Lethbridge Herald

Registered sex offender applicatio­n postponed

- Delon Shurtz dshurtz@lethbridge­herald.com

Lawyers have postponed until the new year applying for an order that would require a man sentenced in June to 15 years in prison for a vicious sexual assault to register under the Sex Offender Informatio­n Registrati­on Act.

During a hearing this week in Lethbridge provincial court, the Crown was expected to apply to have Denzel Dre Colton Bird registered under SOIRA. But it was adjourned until Jan. 7 pending a decision by the Court of Appeal on whether it will uphold a judge’s decision last April to strike down a section of the Criminal Code that orders mandatory lifetime registrati­on on the national sexoffende­rs list.

The order was not granted when Bird was sentenced in June because of Justice Andrea Moen’s ruling, which no longer gave courts the authority to impose SOIRA. But the ruling has since been temporaril­y stayed in light of the appeal, restoring authority to judges.

While some judges have granted SOIRA applicatio­ns since the stay, Lethbridge Judge Jerry LeGrandeur wants to wait for the Court of Appeal’s decision, which is not expected at least until the spring of next year. Defence also wants time to consider whether it will join with the Crown for a SOIRA applicatio­n, or oppose it.

Bird pleaded guilty last year to aggravated sexual assault and admitted that on Sept. 30, 2016 he attacked a woman with a metal pipe and sexually assaulted her before dragging her into an alley and dumping her body into a residentia­l garbage can.

LeGrandeur called Bird’s attack a “horrifying act,” which left the woman and her family forever scarred.

The woman also sustained severe traumatic brain injuries and was in a medically induced coma for several weeks.

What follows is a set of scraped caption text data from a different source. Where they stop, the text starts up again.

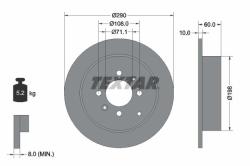 TEXTAR Disc frana TEXTAR PRO 92080703 (92080703)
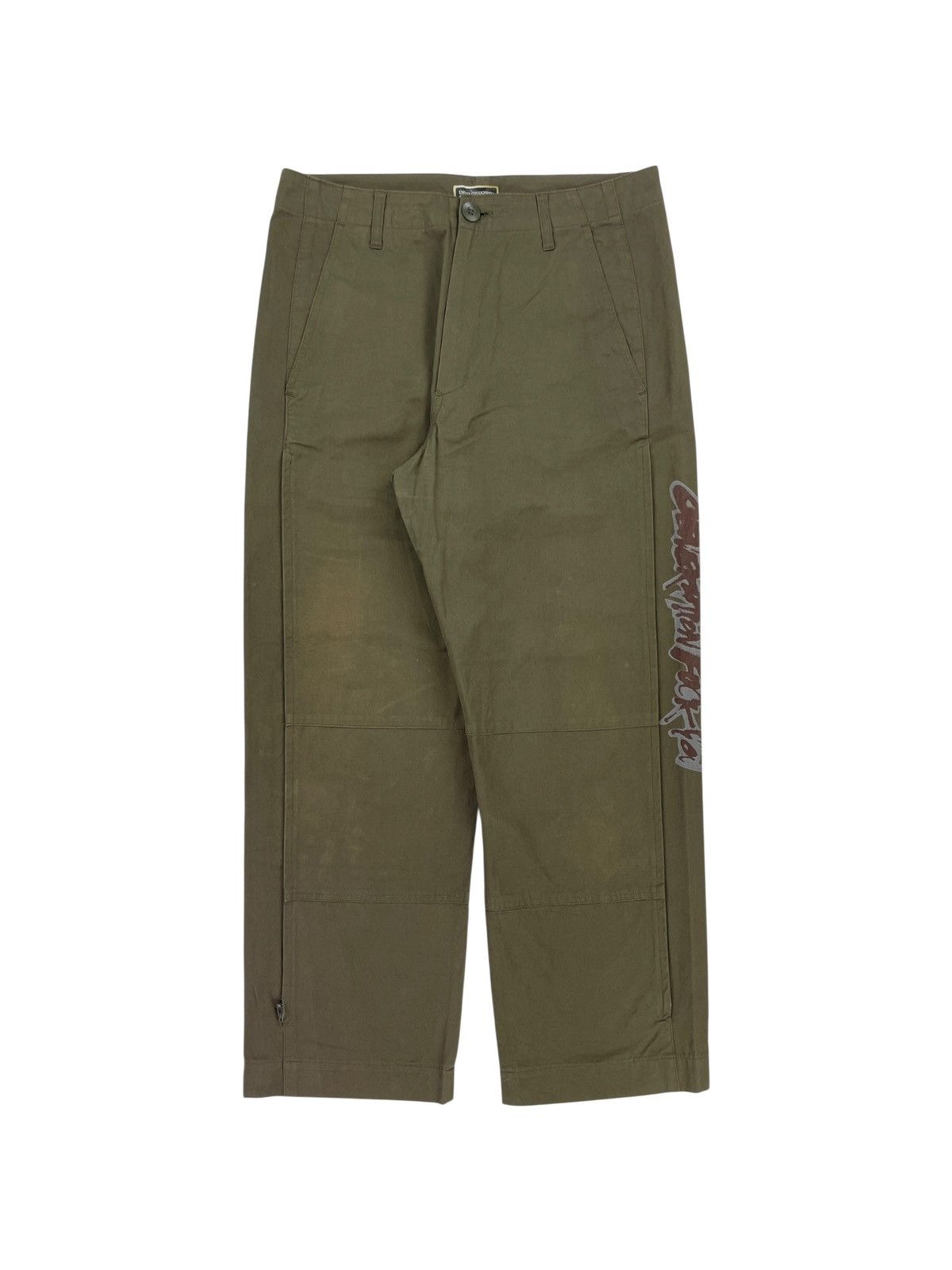 Undercover × Wtaps S/S 00 "Generation Fuck You" GFY Zipper Punk Pants Size US 30 / EU 46 - 1 Thumbnail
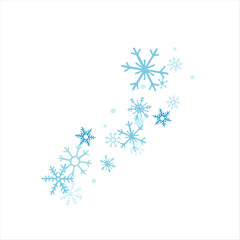 Background with snowflakes design for winter with text space place. Snowflakes background. Vector illustration.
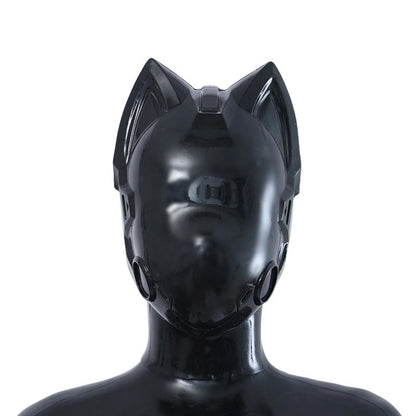 Neue Cyber Cat Gloss Silikonmaske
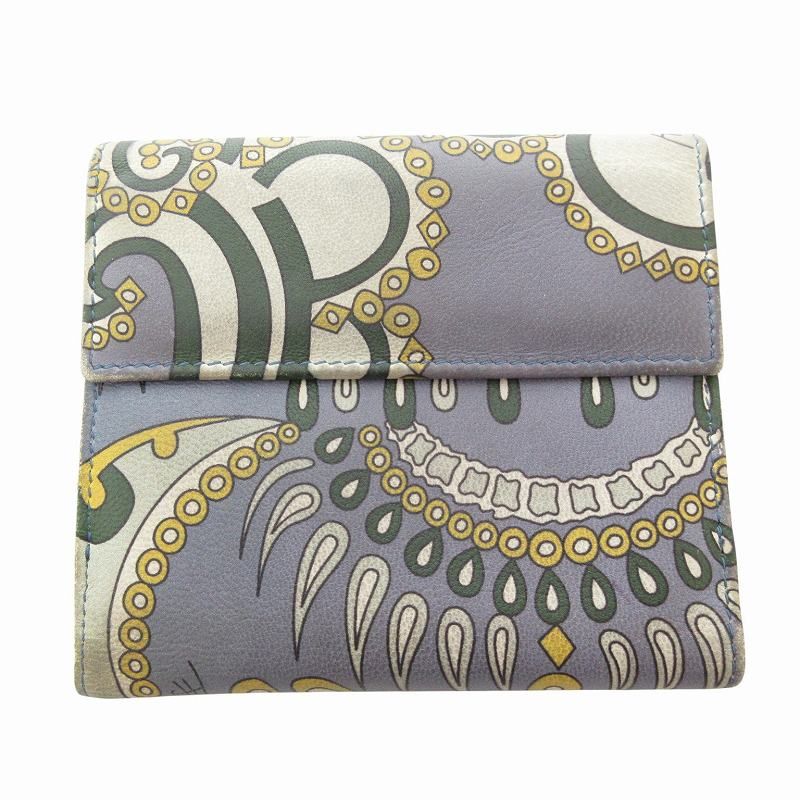 エミリオプッチ EMILIO PUCCI 二つ折り財布 ウォレット プッチ柄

Nearly a month after the attack she was moved from intensive care to a unit that could manage her traumatic brain injury, and over the next month she began improving neurologic­ally. She was finally discharged from hospital in Calgary Jan. 31, 2017.

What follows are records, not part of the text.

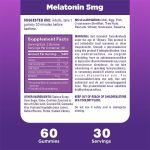 Mélatonine 5mg (60 Gummies) – Aide au Sommeil Naturelle et Sans Accoutumance – Arôme Myrtille – Formule Clean pour S'endormir Plus Vite et Se Réveiller Reposé – 100% Naturel – Image 5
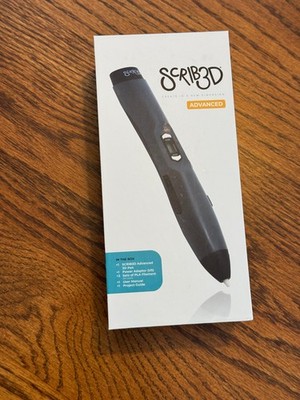 Scrib3d Advanced 3D Printing Pen, SEALED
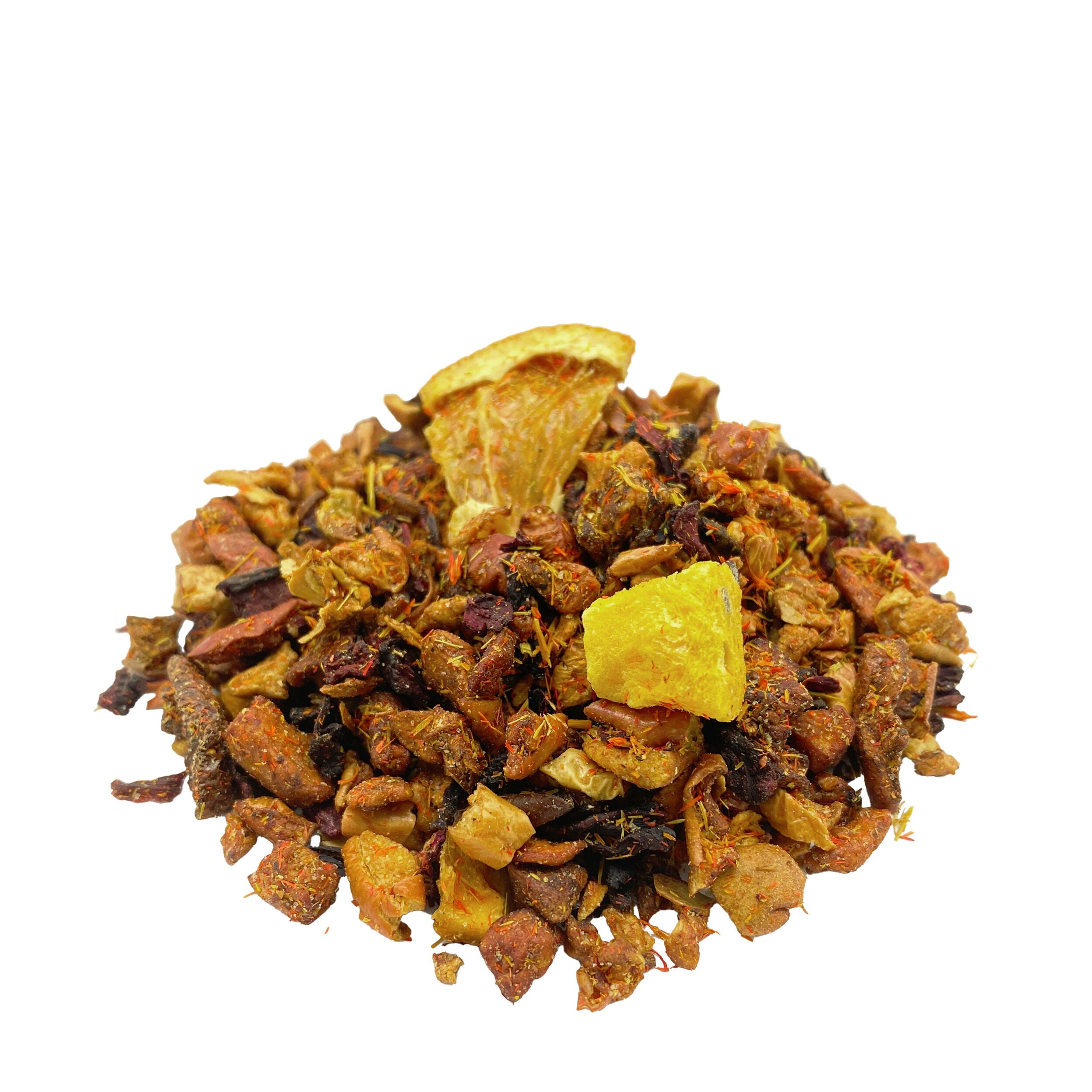 tea4me Blutorange Maracuja Früchtchen Früchtetee mit Vitamin C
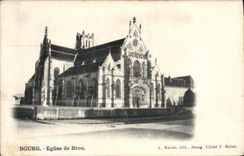 CPA Bourg Eglise De Brou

Bird was arrested at a westside apartment building five days after the attack, and he told police he did not recall anything about the morning in question and that he had never seen the victim before. He claimed he never hurt her and he was drinking near some schools on the westside at the time of the attack. He eventually admitted his guilt, provided a re-enactment and described to police details of the attack.